4 Ağustos 2014 Pazartesi

İlk uzun kamp maceramızın ardından - Datça Aktur

Bayram tatili anne ve babamın yeni iş değişikliğinden dolayı bize ilaç gibi geldi. Bu sayede hemen tatil planları yapıldı ve benim artık kamp için hazır olduğuma karar verildi.

Annem hep çocukluğunun geçtiği kamp yerlerinin bulunduğu Antalya taraflarına gitmeyi planlamak istedi ancak mevsimden dolayı çok sıcak olacağından Datça'ya karar verildi. Datça Antalya'ya göre biraz daha esintisi olan ver serin bir yer ve denizi Antalya'ya göre biraz daha az tuzlu.

Günler öncesinden aile tipi bir büyük çadır almak üzere Decathlon'a gidildi ancak sanırım bu sene herkesin kamp yapası geldiğinden istediğimiz gibi bir çadır bulamadık.
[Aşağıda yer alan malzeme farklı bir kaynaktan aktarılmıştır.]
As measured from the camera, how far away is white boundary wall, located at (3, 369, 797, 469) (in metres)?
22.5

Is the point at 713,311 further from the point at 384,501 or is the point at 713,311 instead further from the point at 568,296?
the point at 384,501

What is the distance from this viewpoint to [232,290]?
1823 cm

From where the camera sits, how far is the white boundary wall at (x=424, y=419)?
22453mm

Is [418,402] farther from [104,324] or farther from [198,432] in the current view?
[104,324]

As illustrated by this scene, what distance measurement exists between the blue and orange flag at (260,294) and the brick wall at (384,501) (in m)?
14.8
Çadır alamadık ama eksik olan bir kaç kamp malzememizi toparlayarak Decathlon maceramızı hızlıca tamamladık.

Sonraki günler gidilecek yer ile ilgili araştırmalar, gidecekler ile ilgili listelerin hazırlanması şeklinde geçti bitti.
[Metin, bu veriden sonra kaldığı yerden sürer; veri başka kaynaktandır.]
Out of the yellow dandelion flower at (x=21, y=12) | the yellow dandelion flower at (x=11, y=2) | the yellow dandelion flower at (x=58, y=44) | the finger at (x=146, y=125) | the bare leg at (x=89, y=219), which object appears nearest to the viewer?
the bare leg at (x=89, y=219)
Yola çıkış olarak tatilin başlayacağı günden 1 gün önceki perşembe akşamına karar verildi ve 20:15 Pendik - Yalova feribot biletleri alındı.
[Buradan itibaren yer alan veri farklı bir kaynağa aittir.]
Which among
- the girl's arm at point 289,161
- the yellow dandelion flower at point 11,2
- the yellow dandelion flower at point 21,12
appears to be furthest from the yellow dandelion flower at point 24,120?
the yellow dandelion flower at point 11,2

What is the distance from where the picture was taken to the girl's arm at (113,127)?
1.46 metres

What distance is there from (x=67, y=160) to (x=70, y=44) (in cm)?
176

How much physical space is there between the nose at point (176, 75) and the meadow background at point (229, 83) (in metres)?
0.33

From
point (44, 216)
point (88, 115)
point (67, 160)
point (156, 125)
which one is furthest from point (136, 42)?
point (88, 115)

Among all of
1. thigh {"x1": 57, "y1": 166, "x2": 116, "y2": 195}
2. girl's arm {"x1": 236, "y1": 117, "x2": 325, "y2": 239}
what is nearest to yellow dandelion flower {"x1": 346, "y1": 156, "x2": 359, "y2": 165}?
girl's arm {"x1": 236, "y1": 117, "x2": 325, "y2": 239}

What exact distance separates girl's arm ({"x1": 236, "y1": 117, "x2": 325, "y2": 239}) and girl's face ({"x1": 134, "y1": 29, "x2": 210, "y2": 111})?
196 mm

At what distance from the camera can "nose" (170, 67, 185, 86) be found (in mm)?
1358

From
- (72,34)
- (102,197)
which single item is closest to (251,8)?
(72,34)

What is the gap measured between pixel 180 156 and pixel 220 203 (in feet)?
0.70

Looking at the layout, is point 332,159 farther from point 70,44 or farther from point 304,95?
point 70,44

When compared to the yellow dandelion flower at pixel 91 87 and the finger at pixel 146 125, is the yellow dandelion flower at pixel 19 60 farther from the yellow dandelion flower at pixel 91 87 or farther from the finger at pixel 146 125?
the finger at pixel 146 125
Perşembe akşamı olduğunda zaten yerleşmiş olan arabamıza son eşyalarımız indirildi ve yola çıkıldı.


Şansımıza yollar bomboş, annem ve babam arabayı dinlenerek dönüşümlü olarak kullanıyorlar.

Saat 04:50 ve biz Datça Aktur'daki kamp yerimize vardık bile. Babam resepsiyondan görevli ile beraber çadır kurabileceğimiz yeri seçmeye gidiyor ve sonrasında hava aydınlanana ve insanlar biraz uyanana kadar ses çıkarmadan sessizce eşyalarımızı boşaltıyoruz. Bende o arada tabiki uyandığımdan dolayı arabada ipad ile veya annemleri seyrederek vakit geçiriyorum.

Saat 08:30'da bütün işlerimiz bitmiş çadırımız kurulmuş, yataklar yapılmış ve eşyalar yerleştirilmiş olarak sahile kendimizi atıyoruz.

İlk günümüz benim uykumu alamamam ve yer değişikliğinden dolayı biraz huysuz olmamdan dolayı annemler için biraz zor geçiyor. Babam bir ara böyle giderse biz yarın dönelim cümleleri bile kuruyor. Sanırım huysuzluğun dozunu biraz fazla abartmışım.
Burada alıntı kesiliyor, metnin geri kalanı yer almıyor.